Problem statement: You are asked to write out the entries exactly as they are given.

(Data for this exercise)

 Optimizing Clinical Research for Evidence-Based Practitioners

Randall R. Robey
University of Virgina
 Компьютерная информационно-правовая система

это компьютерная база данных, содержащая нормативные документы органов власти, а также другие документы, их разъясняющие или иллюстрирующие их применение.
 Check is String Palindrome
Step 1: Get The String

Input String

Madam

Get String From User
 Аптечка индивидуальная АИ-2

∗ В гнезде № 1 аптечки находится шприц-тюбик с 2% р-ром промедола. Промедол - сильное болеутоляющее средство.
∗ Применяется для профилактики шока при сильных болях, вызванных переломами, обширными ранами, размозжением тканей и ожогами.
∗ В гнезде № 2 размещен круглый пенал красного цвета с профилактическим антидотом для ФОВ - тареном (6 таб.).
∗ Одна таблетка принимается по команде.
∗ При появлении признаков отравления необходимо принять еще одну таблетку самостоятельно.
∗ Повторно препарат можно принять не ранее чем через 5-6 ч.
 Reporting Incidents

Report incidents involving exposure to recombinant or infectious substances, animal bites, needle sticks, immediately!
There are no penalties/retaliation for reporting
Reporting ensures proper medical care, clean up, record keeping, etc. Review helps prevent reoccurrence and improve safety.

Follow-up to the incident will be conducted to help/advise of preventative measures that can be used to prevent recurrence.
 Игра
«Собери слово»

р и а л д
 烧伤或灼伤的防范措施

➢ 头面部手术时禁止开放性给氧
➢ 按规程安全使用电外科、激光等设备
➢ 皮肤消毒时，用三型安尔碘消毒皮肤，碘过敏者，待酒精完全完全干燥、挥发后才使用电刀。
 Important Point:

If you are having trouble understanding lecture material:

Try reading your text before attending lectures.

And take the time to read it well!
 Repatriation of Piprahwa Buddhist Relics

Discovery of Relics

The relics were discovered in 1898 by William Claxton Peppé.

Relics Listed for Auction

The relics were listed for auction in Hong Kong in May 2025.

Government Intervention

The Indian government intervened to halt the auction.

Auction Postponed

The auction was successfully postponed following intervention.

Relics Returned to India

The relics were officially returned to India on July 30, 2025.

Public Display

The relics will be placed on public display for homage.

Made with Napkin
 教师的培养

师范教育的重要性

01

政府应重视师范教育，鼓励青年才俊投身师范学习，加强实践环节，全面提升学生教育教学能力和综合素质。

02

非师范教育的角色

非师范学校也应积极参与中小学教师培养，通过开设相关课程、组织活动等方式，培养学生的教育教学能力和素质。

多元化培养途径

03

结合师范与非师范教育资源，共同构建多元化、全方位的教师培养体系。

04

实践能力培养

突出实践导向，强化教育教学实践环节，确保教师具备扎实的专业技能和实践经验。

(End Data for this exercise)

Task solution:
 Optimizing Clinical Research for Evidence-Based Practitioners

Randall R. Robey
University of Virgina
 Компьютерная информационно-правовая система

это компьютерная база данных, содержащая нормативные документы органов власти, а также другие документы, их разъясняющие или иллюстрирующие их применение.
 Check is String Palindrome
Step 1: Get The String

Input String

Madam

Get String From User
 Аптечка индивидуальная АИ-2

∗ В гнезде № 1 аптечки находится шприц-тюбик с 2% р-ром промедола. Промедол - сильное болеутоляющее средство.
∗ Применяется для профилактики шока при сильных болях, вызванных переломами, обширными ранами, размозжением тканей и ожогами.
∗ В гнезде № 2 размещен круглый пенал красного цвета с профилактическим антидотом для ФОВ - тареном (6 таб.).
∗ Одна таблетка принимается по команде.
∗ При появлении признаков отравления необходимо принять еще одну таблетку самостоятельно.
∗ Повторно препарат можно принять не ранее чем через 5-6 ч.
 Reporting Incidents

Report incidents involving exposure to recombinant or infectious substances, animal bites, needle sticks, immediately!
There are no penalties/retaliation for reporting
Reporting ensures proper medical care, clean up, record keeping, etc. Review helps prevent reoccurrence and improve safety.

Follow-up to the incident will be conducted to help/advise of preventative measures that can be used to prevent recurrence.
 Игра
«Собери слово»

р и а л д
 烧伤或灼伤的防范措施

➢ 头面部手术时禁止开放性给氧
➢ 按规程安全使用电外科、激光等设备
➢ 皮肤消毒时，用三型安尔碘消毒皮肤，碘过敏者，待酒精完全完全干燥、挥发后才使用电刀。
 Important Point:

If you are having trouble understanding lecture material:

Try reading your text before attending lectures.

And take the time to read it well!
 Repatriation of Piprahwa Buddhist Relics

Discovery of Relics

The relics were discovered in 1898 by William Claxton Peppé.

Relics Listed for Auction

The relics were listed for auction in Hong Kong in May 2025.

Government Intervention

The Indian government intervened to halt the auction.

Auction Postponed

The auction was successfully postponed following intervention.

Relics Returned to India

The relics were officially returned to India on July 30, 2025.

Public Display

The relics will be placed on public display for homage.

Made with Napkin
 教师的培养

师范教育的重要性

01

政府应重视师范教育，鼓励青年才俊投身师范学习，加强实践环节，全面提升学生教育教学能力和综合素质。

02

非师范教育的角色

非师范学校也应积极参与中小学教师培养，通过开设相关课程、组织活动等方式，培养学生的教育教学能力和素质。

多元化培养途径

03

结合师范与非师范教育资源，共同构建多元化、全方位的教师培养体系。

04

实践能力培养

突出实践导向，强化教育教学实践环节，确保教师具备扎实的专业技能和实践经验。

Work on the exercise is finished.